" - very well written - The author's methodology is extremely well suited to the topic and the conceptual concern is simply path breaking - The author presents an invaluable theoretical introduction (fundamentally redefining the traditional attributions of cinematic innovation) and provides four very detailed case studies to demonstrate and ground his reading." * Vladimir Padunov, University of Pittsburgh "This is an excellent piece of scholarship. It is detailed and superbly referenced, with a great amount of detail in each chapter, and is obviously the fruit of many years' work. The author has identified a major new area of investigation in what is otherwise a crowded field: Soviet cinema in the 1920s. Nevertheless, there has until this work been no sustained examination of the role of the camera operator in the films of these years." * David Gillespie, University of Bath
Unlike previous studies of the Soviet avant-garde during the silent era, which have regarded the works of the period as manifestations of directorial vision, this study emphasizes the collaborative principle at the heart of avant-garde filmmaking units and draws attention to the crucial role of camera operators in creating the visual style of the films, especially on the poetics of composition and lighting. In the Soviet Union of the 1920s and early 1930s, owing to the fetishization of the camera as an embodiment of modern technology, the cameraman was an iconic figure whose creative contribution was encouraged and respected. Drawing upon the film literature of the period, Philip Cavendish describes the culture of the camera operator, charts developments in the art of camera operation, and studies the mechanics of key director-cameraman partnerships.
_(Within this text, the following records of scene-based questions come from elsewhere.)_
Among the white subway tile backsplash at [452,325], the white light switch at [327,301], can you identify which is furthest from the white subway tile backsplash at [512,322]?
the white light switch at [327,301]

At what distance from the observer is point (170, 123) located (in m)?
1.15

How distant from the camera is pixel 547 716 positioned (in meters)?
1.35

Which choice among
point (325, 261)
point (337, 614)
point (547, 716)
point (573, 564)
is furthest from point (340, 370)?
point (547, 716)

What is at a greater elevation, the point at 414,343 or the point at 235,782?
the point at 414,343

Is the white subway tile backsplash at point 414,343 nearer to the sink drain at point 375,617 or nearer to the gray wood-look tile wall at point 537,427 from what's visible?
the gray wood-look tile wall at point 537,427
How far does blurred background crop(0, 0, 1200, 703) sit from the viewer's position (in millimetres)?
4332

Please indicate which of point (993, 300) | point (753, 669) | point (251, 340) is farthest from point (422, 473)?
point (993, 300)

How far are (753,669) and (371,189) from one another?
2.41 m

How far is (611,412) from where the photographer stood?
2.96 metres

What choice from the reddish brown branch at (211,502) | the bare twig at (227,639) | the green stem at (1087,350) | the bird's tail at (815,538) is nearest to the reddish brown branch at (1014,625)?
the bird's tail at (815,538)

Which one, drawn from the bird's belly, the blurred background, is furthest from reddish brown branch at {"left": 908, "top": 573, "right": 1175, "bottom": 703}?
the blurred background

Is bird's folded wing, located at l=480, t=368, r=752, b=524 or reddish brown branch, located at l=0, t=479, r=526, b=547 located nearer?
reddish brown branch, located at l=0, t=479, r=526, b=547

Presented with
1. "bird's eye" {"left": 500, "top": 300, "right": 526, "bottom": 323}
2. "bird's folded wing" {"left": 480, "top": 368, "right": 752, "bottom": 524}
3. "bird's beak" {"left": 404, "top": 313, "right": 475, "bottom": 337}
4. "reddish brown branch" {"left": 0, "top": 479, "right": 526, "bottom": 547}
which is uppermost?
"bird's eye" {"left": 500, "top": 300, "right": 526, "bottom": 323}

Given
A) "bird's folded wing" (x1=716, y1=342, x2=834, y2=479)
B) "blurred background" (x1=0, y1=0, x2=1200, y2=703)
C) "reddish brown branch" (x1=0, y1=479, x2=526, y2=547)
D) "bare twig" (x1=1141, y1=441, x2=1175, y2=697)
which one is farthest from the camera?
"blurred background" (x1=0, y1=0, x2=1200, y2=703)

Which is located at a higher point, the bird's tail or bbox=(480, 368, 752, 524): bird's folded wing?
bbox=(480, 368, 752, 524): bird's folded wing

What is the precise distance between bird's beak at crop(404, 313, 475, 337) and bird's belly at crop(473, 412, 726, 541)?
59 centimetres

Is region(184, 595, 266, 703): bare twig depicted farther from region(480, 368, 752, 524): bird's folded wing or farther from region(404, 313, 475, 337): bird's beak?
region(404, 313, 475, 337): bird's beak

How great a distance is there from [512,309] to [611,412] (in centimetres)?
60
He offers detailed analysis of Soviet avant-garde films and draws comparisons between the visual aesthetics of these works and the modernist experiments taking place in the other spheres of the visual arts.
Philip Cavendish is Senior Lecturer in Russian Literature and Film Studies at the School of Slavonic and East European Studies, University College London. He is the author of Mining for Jewels: Evgenii Zamiatin and the Literary Stylization of Rus′ (MHRA, 2000), and Soviet Mainstream Cinematography: The Silent Era (UCL, 2007).